E ancora: «In uno scenario - visibile già oggi ma destinato purtroppo ad intensificarsi - caratterizzato da sconvolgenti cambiamenti climatici, accanto alle azioni di mitigazione è necessario ed urgente disporre di adeguati piani di adattamento locale. La gestione corretta della risorsa idrica è uno degli elementi chiave di tali piani. Occorre mettere in campo una forte azione politica concertata in grado di assicurare il soddisfacimento delle esigenze che ruotano attorno all'uso dell'acqua, così da evitare sprechi e usi impropri e da garantire equi razionamenti quando necessario.

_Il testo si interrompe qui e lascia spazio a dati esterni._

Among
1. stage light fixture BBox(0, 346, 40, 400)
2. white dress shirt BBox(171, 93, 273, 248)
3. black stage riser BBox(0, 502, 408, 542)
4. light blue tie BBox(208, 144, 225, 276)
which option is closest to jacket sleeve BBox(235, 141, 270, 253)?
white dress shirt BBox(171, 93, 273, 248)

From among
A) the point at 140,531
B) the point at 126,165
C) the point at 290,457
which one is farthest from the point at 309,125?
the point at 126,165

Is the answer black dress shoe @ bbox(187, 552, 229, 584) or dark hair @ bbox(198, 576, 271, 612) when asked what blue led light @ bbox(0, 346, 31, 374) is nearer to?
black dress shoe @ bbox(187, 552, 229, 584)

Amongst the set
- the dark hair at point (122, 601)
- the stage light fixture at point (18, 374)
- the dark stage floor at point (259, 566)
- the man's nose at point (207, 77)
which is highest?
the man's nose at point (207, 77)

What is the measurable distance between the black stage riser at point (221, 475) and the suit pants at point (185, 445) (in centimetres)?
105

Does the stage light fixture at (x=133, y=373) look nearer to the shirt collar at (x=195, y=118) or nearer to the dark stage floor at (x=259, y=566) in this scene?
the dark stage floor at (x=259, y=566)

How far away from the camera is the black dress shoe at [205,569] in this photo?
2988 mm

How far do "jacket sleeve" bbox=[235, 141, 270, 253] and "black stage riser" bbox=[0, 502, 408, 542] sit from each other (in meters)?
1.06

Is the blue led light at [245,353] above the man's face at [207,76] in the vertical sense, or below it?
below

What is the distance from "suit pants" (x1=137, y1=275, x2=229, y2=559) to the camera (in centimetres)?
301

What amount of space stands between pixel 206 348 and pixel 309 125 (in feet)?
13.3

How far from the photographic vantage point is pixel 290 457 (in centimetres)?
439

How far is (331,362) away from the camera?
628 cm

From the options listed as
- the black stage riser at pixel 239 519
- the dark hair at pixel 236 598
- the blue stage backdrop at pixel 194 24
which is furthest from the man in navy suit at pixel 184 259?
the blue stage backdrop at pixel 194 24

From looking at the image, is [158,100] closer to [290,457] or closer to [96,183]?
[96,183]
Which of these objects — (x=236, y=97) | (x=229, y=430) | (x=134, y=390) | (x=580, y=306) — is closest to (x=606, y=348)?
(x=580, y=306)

Se da un lato resta prioritario e non più differibile che Acea Ato5 ponga rimedio alla scandalosa dispersione idrica dei nostri acquedotti (77,8%), uno dei quali attinge proprio alle sorgenti del Cosa, dall'altro è necessario che la Regione Lazio e l'Autorità di Bacino distrettuale dell'Appennino Meridionale aggiornino in modo concertato i propri strumenti di pianificazione in modo da garantire la sostenibilità futura dei prelievi idrici ad uso irriguo assicurando al tempo stesso un adeguato deflusso ecologico al fiume Cosa.

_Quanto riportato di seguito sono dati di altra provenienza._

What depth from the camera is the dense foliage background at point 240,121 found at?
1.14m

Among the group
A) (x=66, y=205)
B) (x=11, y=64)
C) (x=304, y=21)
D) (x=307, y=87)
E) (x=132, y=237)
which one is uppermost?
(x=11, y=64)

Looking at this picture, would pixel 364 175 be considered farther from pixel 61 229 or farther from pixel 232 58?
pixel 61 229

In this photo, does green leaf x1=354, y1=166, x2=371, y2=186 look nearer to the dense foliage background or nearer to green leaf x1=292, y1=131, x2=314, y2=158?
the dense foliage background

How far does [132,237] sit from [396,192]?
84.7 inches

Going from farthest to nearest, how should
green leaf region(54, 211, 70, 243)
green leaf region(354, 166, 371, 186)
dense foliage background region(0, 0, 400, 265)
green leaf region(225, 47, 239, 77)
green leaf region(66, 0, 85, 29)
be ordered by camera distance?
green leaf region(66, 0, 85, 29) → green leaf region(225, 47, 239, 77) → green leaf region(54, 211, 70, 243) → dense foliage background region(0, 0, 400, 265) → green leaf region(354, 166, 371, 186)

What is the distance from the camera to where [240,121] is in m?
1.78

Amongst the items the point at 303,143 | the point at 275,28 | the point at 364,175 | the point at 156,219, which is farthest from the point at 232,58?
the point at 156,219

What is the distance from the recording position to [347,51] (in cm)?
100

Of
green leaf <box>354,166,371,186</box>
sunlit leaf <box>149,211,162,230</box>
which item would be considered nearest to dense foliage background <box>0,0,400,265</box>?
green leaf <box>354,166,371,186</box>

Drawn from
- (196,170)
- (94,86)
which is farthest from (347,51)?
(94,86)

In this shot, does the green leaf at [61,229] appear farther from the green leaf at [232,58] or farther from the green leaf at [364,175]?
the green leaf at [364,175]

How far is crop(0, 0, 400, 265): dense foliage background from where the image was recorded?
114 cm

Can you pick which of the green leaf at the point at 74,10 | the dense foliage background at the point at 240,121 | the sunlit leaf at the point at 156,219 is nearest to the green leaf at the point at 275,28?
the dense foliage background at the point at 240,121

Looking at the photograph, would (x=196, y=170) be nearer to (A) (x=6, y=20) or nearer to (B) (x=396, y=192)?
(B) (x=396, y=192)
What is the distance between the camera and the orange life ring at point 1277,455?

Che il fiume di Frosinone non sia oggi adeguatamente considerato dai piani vigenti a dispetto della sua importanza naturalistica, storica ed archeologica, è dimostrato del resto dall'esiguo numero di punti di prelievo compresi nella rete di monitoraggio delle acque fluviali dell'Arpa Lazio (solo tre) e dall'assenza totale di misuratori di portata lungo il suo corso. La tutela del fiume Cosa, oggetto di un interesse crescente da parte dell'opinione pubblica come dimostrato fra l'altro dal coro di consensi nei confronti dell'istanza per l'istituzione del monumento naturale ora all'esame della Regione, richiede dunque che le istituzioni preposte pongano maggiore attenzione alla salute delle sue acque e alla sua portata».

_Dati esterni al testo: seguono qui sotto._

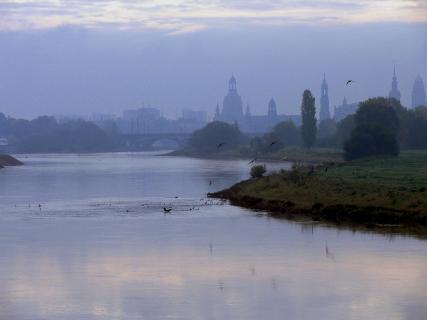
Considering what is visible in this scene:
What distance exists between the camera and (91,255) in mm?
46031

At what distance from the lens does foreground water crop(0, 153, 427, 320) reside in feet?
110

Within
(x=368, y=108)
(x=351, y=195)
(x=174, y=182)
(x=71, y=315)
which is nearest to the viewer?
(x=71, y=315)

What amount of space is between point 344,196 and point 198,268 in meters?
25.3

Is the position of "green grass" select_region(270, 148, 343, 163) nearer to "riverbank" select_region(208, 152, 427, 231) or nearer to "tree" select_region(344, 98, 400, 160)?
"tree" select_region(344, 98, 400, 160)

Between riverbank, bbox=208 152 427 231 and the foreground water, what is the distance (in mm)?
3712

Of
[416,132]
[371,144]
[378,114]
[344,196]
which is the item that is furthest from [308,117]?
[344,196]

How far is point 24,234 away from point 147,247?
909cm

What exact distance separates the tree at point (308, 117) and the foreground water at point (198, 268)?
309ft

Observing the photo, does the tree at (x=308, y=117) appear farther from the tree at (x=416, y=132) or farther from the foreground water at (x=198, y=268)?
the foreground water at (x=198, y=268)

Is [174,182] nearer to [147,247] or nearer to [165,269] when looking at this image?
[147,247]

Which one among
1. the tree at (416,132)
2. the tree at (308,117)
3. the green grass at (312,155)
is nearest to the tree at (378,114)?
the green grass at (312,155)

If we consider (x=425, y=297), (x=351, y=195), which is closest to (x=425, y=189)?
(x=351, y=195)

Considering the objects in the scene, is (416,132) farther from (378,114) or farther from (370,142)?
(370,142)

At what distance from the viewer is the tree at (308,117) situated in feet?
533
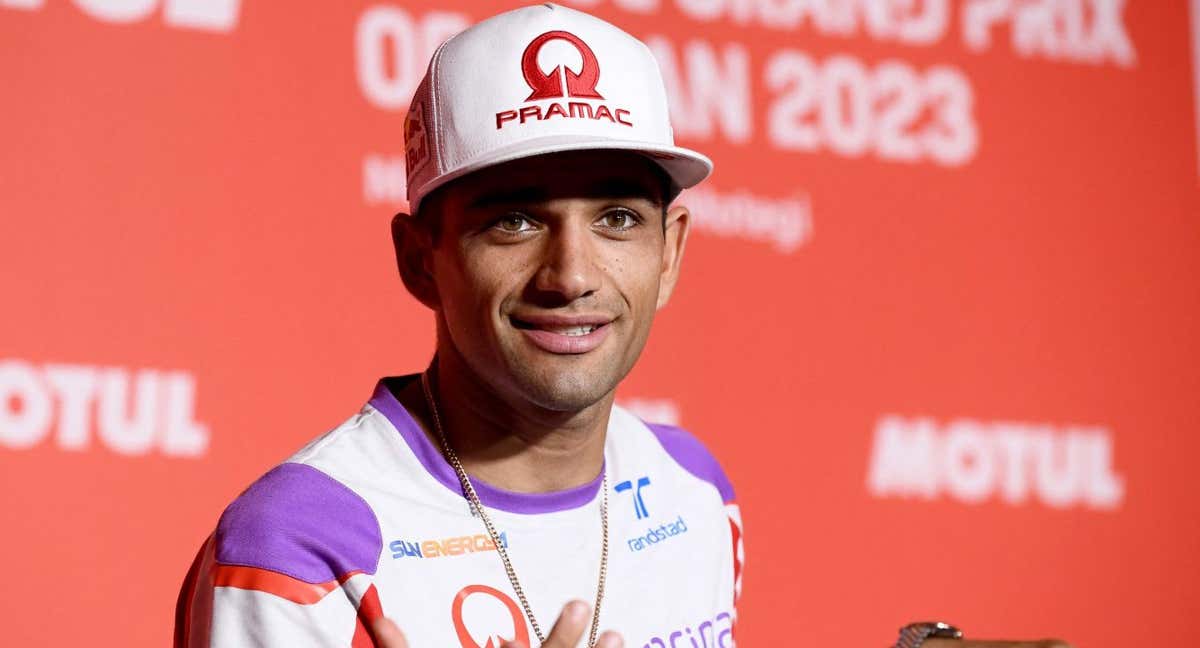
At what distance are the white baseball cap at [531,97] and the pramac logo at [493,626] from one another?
0.47 meters

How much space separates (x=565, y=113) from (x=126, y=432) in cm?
150

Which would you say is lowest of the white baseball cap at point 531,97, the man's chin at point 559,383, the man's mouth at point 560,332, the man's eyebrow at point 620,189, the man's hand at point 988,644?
the man's hand at point 988,644

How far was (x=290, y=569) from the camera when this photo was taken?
1482 mm

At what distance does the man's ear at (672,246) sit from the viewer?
190 centimetres

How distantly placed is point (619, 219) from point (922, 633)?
23.1 inches

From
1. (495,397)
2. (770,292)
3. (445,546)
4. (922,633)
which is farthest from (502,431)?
(770,292)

Da qui l'appello del Coordinamento Schioppo bene comune a «tutte le autorità preposte alla tutela delle acque, e in modo particolare alla Regione Lazio e all'Autorità di Bacino, affinché venga assicurato un adeguato deflusso ecologico lungo tutto il corso del Cosa così da porre rimedio in modo il più possibile sistemico e duraturo alla penuria d'acqua estiva. Occorre garantire una ripartizione più equilibrata del flusso idrico che sgorga dalle sorgenti ancora ricche d'acqua del Cosa, riducendo per quanto possibile i prelievi alla fonte destinati al lago di Canterno. Riteniamo altresì opportuno che venga valutata la fattibilità della realizzazione di piccoli invasi e/o sbarramenti che rilascino gradualmente durante la stagione secca l'acqua trattenuta dalle piene. È necessario inoltre che le autorità di controllo reprimano con fermezza a monte di Frosinone i diffusi prelievi abusivi d'acqua, destinata troppo spesso ad usi non essenziali».

Da qui la convinzione che «senza acqua il Cosa muore, e con la sua morte sono destinate a svanire le speranze di recupero di un rapporto fra la cittadinanza e il suo fiume improntato alla pubblica fruibilità di un bene comune che abbiamo il dovere di salvaguardare nella sua integrità».